Before you stone me as a granited-hearted Scrooge, I do understand that there are folks who have tragically lost everything they have and that passionately want to work hard to again become part of the commonwealth of man.  I do believe there are folks who long to be part of a family but through mental deficiency or physical malady have been cast off.  We, individually (not through government mandate), have a responsibility to those who have suffered loss or have been ostracized.  They can be productive members of society or vital members of a family. 

But those are not the folks of which I speak.  Dave and his ilk have no desire for either.  Paul commanded the church at Thessalonica, a church dealing with vagrancy, "If anyone will not work, neither shall he eat."   When we give such leeches free bread, we foster their vagabondage, we abet their sloth.

My heart aches for Dave.  What makes him different from me?  Why do I choose to labor and he to panhandle?  Regardless, he has a choice, and he has chosen his path just as I have a choice each day to trod the path I have chosen.  For me to encourage him in his lifestyle would be as sinful as looking down my nose in prejudice for his filthy clothing or foul smell.  I must deal with my prejudicial sin before a holy God (and it is a stench in His nostrils), but I cannot condone Dave's sin as I repent my own.

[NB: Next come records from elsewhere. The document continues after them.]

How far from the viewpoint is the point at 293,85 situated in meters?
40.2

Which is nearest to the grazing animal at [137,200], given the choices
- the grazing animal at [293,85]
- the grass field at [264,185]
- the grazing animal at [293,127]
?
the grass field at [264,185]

As he got out of my car, I asked Dave not to come back to our church unless he wanted our help to become a productive part of our city or unless he wanted to get his life straigtened out before God.  If he wanted to travel a new path, there would be a dozen families willing to come along side and help him to that end.  I would like to hope I would be near the front of the line.

Until then, there would be no more bus passes for Dave.